O que será que Oliver pensaria dele? Owl se perguntava isso de noite. O que Oliver pensaria se ele estivesse vivo e Owl matasse o Terrível na frente dele, vendo o sangue vermelho e pungente espirrar em seus cabelos louro-prateados, seus olhos azuis tão bonitos e brilhantes quanto espelhos observando toda aquela cena macabra? Ollie era um mistério. Owl o conhecera por tão pouco tempo, sentia que sabia tanto sobre ele, mas ao mesmo tempo sentia saber tão pouco.

Foi com pavor que, no dia seguinte, foi até a casa de Ethan e Nicholas Lemnsack Hentz a pedido de Melchior. Lorenzo se afastou dele, como sabia que ele faria. Nicholas parecia uma impressão do que um dia já fora, morto por dentro, sobrevivendo por fora. Owl sorriu por dentro, e por fora ficou triste. Qual dos dois lados era o real, ele não sabia. Não sabia mais nada.

— Bem, vai nos dizer por que estamos aqui ou tá difícil? — London indagou, irritado. Chuviscava lá fora.

— Senhores. Vou. — Melchior sorriu. Ele era tão bonito, tão incrivelmente lindo. Ritchi não sabia a sorte que tinha. Virou-se de costas. — Eu descobri quem é a Coruja.

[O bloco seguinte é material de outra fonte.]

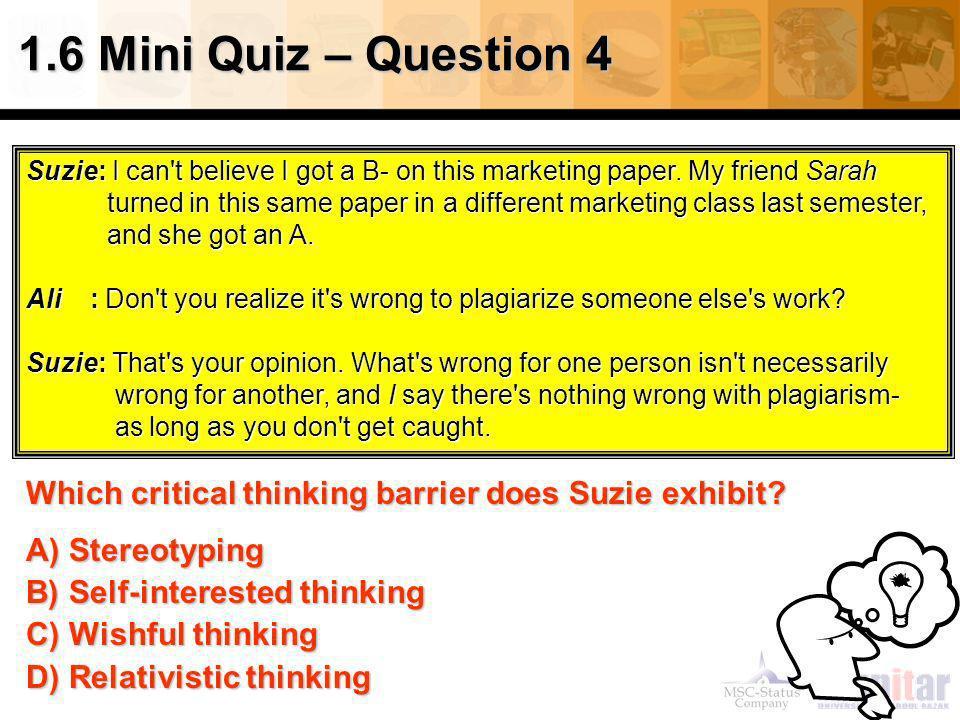 1.6 Mini Quiz – Question 4 Suzie: I can t believe I got a B- on this marketing paper. My friend Sarah.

Owl sorriu, levantou-se silenciosamente, saiu da sala pela janela e correu para o rio Garganta de Ouro. Atravessou-o e saiu pela falha da cerca. Ele iria para casa, para finalmente ter o seu descanso.

OoO

Na mansão, ao ver Owl sumido, Melchior suspirou profundamente. Sacou o celular e discou o número da polícia. Ritchi, London, Ethan, Lorenzo e até Nicholas escutaram-no estarrecidos falar com a pessoa do outro lado.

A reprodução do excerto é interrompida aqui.